İletişim ve yönetim konusunda dünyada bilinen önemli isimlerden biri olan Peter F. Drucker derki:
"İletişimdeki en önemli unsur, söylenmeyenleri duymaktır."
-Acaba insanlar üzerinde nasıl bir etki uyandırıyorum?
-İş arkadaşlarımın söylediklerine inanmam gerekiyor mu?
-Bana bağlı olan ekibim dediklerimi anlıyor mu?
-"Hmm aslında Ahmet Bey ben anlatırken farklı birşeylerle ilgileniyordu benle göz teması kurmadı, Ayşe hanım ise biraz ukala bir tavırla dinledi sanki" bu tarz soruların cevaplarını sormaktan ziyade o anı değerlendirerek zihnimizde anın canlandığını ve o anı değerlendirip cevap verdiğinizi farkettiniz sanırım.
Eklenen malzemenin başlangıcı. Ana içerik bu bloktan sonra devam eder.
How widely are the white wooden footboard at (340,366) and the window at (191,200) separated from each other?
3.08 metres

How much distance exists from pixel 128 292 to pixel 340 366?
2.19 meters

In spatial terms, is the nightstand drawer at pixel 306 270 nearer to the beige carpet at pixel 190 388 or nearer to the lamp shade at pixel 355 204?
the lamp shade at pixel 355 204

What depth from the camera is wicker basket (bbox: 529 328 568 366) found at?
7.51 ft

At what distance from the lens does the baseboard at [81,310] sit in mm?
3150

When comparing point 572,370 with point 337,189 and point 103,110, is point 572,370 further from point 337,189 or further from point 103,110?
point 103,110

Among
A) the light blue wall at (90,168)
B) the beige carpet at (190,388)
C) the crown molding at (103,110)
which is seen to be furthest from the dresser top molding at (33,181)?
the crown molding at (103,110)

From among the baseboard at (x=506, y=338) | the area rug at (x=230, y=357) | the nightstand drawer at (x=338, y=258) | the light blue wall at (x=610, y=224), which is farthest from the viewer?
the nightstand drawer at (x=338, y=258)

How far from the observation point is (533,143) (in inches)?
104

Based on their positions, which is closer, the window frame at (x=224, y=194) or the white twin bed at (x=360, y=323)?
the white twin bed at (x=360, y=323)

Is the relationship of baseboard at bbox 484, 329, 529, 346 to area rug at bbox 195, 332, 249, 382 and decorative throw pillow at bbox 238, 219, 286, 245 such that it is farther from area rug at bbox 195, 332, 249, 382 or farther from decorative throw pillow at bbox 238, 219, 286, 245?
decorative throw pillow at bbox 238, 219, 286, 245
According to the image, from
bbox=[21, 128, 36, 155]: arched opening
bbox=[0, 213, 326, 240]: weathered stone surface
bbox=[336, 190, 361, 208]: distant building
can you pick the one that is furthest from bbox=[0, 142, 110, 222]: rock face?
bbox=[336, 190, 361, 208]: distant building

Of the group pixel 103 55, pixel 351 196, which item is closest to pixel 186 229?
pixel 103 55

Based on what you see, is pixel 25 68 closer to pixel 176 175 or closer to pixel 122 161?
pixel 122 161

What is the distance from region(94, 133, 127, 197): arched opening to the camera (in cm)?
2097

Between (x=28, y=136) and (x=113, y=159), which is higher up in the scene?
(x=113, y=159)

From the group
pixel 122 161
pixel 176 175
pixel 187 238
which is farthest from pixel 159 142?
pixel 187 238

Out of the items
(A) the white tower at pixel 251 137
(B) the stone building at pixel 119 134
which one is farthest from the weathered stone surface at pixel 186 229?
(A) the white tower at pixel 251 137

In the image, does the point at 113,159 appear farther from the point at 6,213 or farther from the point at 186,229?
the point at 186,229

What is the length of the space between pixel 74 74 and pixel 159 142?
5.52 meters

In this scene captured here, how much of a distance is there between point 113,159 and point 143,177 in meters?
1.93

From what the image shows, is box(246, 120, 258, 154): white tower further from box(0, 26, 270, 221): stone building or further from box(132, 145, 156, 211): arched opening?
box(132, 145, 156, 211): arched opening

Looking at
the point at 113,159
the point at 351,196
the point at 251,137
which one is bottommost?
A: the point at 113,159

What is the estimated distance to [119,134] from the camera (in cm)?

Sözsüz iletişimdeki sessiz işaretler altta yatan duyguları, korku, dürüstlük, hayal kırıklığı, ilgisizlik gibi bir çok duyguyu açığa çıkartabilir. Bu nedenle ofisimizde yeni işe başlayan biri hakkında ilk yarım saat içinde bir kanı oluştururuz ve o kişi ile yakın arkadaş olup olamayacağımızı daha ilk anlardan itibaren netleştiririz.
İletişim dediğimiz kavramda genellikle bilgi, fikir yada düşüncenin aktarımı olarak tanımlanırken Duygu aktarımı unutulur yada düşünülmez. Oysa iletişimde duygu aktarım oranlarında bilinen klasik araştırma olan Ferris ve Mahrebian 'ın araştırması derki : İnsanların konuşurken duygu aktarımındaki en önemli oran beden dilinde ve ses tonundadır der ve bu oran yaklaşık olarak % 93. Yani karşımızdakilere duygu aktarımında ne söylediğimiz değil neyi nası söylediğimiz etkilidir.
Beden dili kavramı ülkemizde bir kitap okuyup ben uzmanım diye etrafta dolaşanların anlattığı kadar basit bir kavram olmasa bile üzerinde çalıştıkça herkesin rahatça anlayacağı ve uygulayacağı iletişimin olmazsa olmaz konusudur.
İletişim kişiye rağmen değil, kişi ile yapılır. Bu nedenle karşımızdaki dinlememesi yada anlamamasına rağmen ben anlattım deyip sonrada konunun anlaşıldığını düşünemeyiz. Karşımızdaki kişiye kendimizi ne kadar doğru anlatabiliyorsak ve bizi ne kadar iyi anlayabiliyorsa iletişim o kadar güzel olacaktır.
Haftanın bu ilk çalışma gününde herkese Huzurlu haftalar.